Biden announced a bipartisan agreement on America’s infrastructure plan on Thursday, Republican lawmakers including Senate minority leader Mitch McConnell were quick to point out that Biden was not “serious about getting a bipartisan outcome”.

Biden, in his address on Thursday, connected the signing of the bill with his multi-trillion dollar ‘Families plan’, which Democrat lawmakers were likely to lobby for without seeking support from the Republicans.

However, in his statement, he said, “My comments created the impression that I was issuing a veto threat on the very plan I had just agreed to, which was certainly not my intent” while clarifying his stance.

Soon after Biden’s address ended on Thursday, McConnell took to his Twitter account and wrote “Less than two hours after publicly endorsing our colleagues’ bipartisan agreement on infrastructure, the President took the extraordinary step of threatening to veto it. That’s not the way to show you’re serious about getting a bipartisan outcome.”

11 GOP lawmakers who backed the President’s infrastructure plan reportedly experienced mounting pressure after his statements, according to Reuters.

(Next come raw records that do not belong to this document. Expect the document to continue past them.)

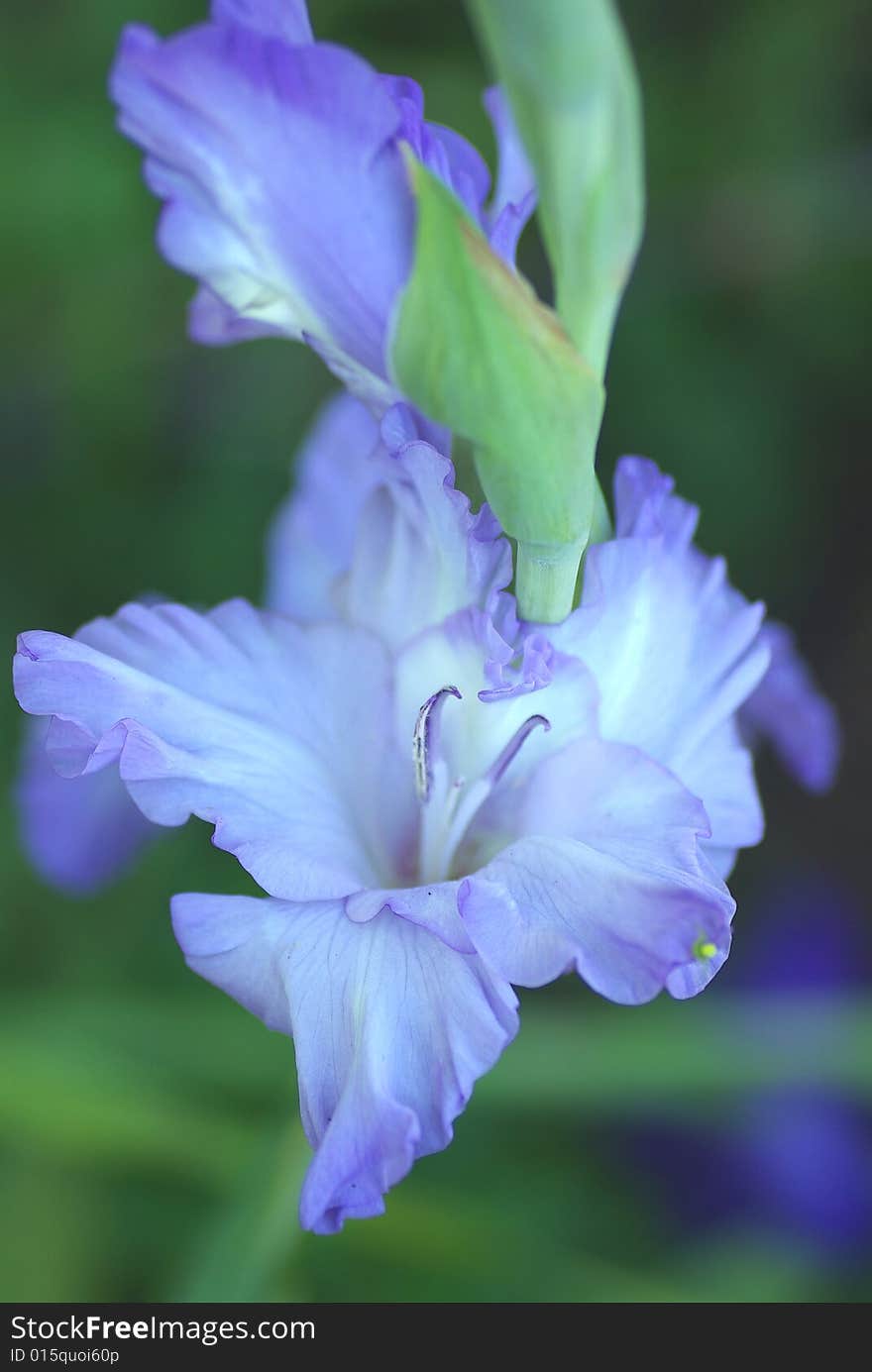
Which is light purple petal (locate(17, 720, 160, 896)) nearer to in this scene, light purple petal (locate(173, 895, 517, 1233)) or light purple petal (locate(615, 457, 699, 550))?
light purple petal (locate(173, 895, 517, 1233))

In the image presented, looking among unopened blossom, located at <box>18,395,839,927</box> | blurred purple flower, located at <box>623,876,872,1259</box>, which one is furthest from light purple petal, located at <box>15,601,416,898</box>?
blurred purple flower, located at <box>623,876,872,1259</box>

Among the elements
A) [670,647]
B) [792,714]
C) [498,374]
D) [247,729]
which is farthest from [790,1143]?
[498,374]

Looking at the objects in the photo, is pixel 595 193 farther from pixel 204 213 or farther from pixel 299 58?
pixel 204 213

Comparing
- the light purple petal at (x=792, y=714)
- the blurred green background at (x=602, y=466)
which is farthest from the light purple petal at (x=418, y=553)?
the blurred green background at (x=602, y=466)

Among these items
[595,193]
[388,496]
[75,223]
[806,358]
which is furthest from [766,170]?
[595,193]

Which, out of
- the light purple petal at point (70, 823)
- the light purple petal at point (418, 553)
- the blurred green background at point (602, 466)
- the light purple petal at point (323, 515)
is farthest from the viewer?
the blurred green background at point (602, 466)

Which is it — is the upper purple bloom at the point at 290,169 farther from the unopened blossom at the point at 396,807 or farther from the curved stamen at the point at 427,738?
the curved stamen at the point at 427,738

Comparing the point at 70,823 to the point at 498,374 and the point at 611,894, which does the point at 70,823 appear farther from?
the point at 498,374
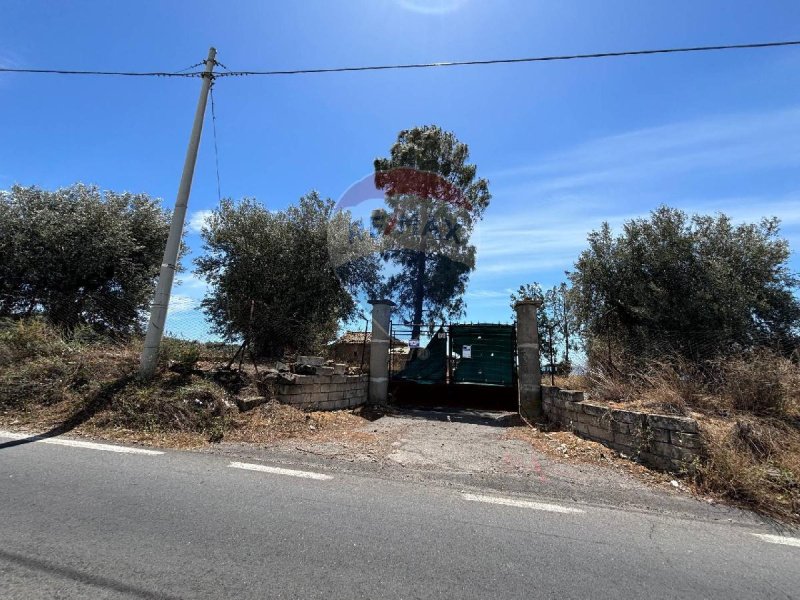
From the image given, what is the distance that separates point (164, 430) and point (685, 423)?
23.1 ft

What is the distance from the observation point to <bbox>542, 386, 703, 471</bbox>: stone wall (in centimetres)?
508

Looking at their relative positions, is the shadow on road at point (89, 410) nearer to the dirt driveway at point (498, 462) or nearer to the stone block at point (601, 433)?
the dirt driveway at point (498, 462)

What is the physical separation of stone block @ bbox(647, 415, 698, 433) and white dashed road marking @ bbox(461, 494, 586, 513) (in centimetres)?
213

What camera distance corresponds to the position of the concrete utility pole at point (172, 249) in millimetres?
7586

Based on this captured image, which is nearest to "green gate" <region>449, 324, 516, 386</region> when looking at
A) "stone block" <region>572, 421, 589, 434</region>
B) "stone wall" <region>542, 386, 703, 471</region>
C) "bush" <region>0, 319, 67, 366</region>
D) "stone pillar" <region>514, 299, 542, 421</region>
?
"stone pillar" <region>514, 299, 542, 421</region>

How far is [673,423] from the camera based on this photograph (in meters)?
5.23

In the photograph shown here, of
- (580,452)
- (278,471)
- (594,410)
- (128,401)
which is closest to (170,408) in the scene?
(128,401)

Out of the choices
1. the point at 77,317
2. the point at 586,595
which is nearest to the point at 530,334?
the point at 586,595

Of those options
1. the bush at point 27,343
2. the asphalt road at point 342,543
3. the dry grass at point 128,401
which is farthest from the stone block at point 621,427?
the bush at point 27,343

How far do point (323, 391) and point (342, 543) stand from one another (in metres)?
6.20

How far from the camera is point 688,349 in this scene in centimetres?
1004

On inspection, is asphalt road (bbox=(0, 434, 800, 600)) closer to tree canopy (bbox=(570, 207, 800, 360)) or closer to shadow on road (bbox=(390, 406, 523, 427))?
shadow on road (bbox=(390, 406, 523, 427))

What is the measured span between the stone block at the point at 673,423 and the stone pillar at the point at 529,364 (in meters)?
3.81

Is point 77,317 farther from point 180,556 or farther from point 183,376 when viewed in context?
point 180,556
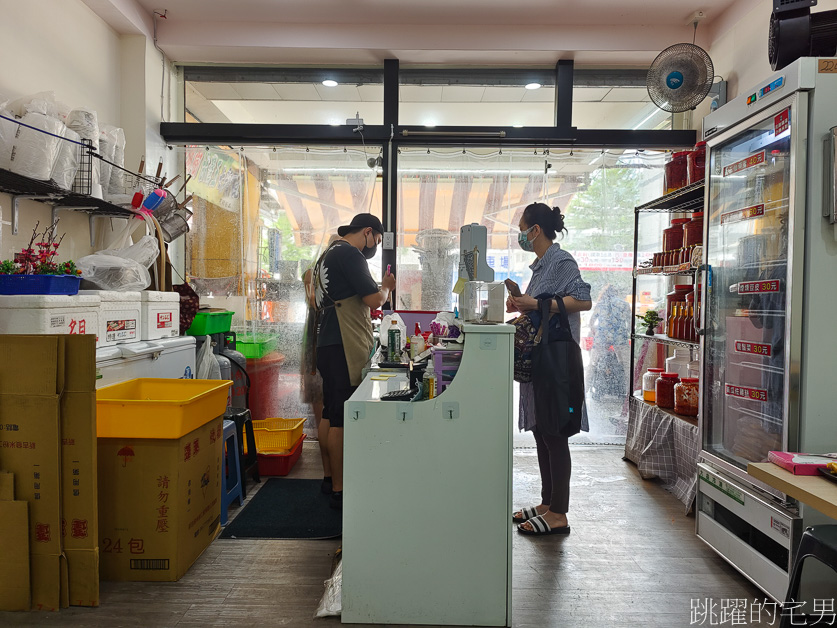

“I have been clear from the start that it was my hope that the infrastructure plan could be one that Democrats and Republicans would work on together, while I would seek to pass my Families Plan and other provisions through the process known as reconciliation”, his statement read.

He added that a bipartisan effort for the infrastructure plan had always been his intention and there was “no doubt or ambiguity” about it.